Recombinant Influenza Vaccine Safe, Effective Among Seniors
A quadrivalent, recombinant influenza vaccine (RIV4) is safe and provides better protection than a standard-dose, egg-grown, quadrivalent, inactivated influenza vaccine (IIV4) against influenza-like illness among adults aged 50 years or older, a new study shows.
The study results are very encouraging; however, the "absolute differences in laboratory-confirmed influenza infections between the RIV4 and the standard IIV4 were small," Walter A. Orenstein, MD, DSc (Hon), associate director of the Emory Vaccine Center and professor of medicine, pediatrics, and global health at Emory University, Atlanta, Georgia, told Medscape Medical News.
Lisa M. Dunkle, MD, from Protein Sciences, Meriden, Connecticut, and colleagues published the results of their study in the June 22 issue of theNew England Journal of Medicine.
"The cumulative incidence of [reverse-transcriptase polymerase-chain-reaction (RT-PCR)]-confirmed influenza-like illness showed significant efficacy of RIV4 over IIV4 throughout the influenza season (hazard ratio, 0.69; 95% [confidence interval (CI)], 0.53 to 0.90; P=0.006)," the authors write.

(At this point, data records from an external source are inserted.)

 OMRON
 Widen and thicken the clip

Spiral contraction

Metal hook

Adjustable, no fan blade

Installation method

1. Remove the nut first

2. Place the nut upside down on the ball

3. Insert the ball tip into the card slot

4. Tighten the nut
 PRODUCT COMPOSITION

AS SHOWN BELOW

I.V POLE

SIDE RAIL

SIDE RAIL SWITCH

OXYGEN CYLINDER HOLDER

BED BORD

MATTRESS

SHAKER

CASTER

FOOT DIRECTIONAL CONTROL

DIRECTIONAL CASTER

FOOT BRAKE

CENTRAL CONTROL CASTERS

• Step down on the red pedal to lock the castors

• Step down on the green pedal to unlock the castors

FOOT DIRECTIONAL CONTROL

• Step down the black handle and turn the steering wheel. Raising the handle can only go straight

During the 2014 to 2015 influenza season in the United States, circulating strains of influenza A(H3N2) viruses were antigenically and genetically different from the 2014 to 2015 vaccine strain.
This mismatch resulted in a lower than usual vaccine effectiveness in adults aged 50 years or older, and thus a higher than usual rate of influenza-associated hospitalizations among adults aged 65 years or older.
Better vaccines are needed to reduce the burden of influenza on public health, and the authors emphasize that using a recombinant vaccine could help achieve this goal.
The researchers conducted a randomized, double-blind, multicenter, phase 3-4 trial to compare the efficacy of RIV4 with IIV4 against influenza-like illness in older adults.
They enrolled 9003 adults who were 50 years of age or older and randomly assigned them to receive a single dose of either RIV4 or IIV4 at one of 40 outpatient centers across the United States. After vaccination, participants were asked to return to their trial site if they developed influenza-related respiratory symptoms (such as cough, sore throat, or difficulty breathing) or systemic symptoms (such as fever, chills, or myalgia).
Patients who had at least one symptom in both the respiratory and systemic illness categories underwent influenza testing. The researchers collected a nasopharyngeal swab from these patients within 72 hours after the onset of symptoms, and used RT-PCR and virus culture to confirm a diagnosis of influenza infection.
The full analysis included 8963 adults, and 8672 (96.8%) of these with postvaccination data made up the safety population.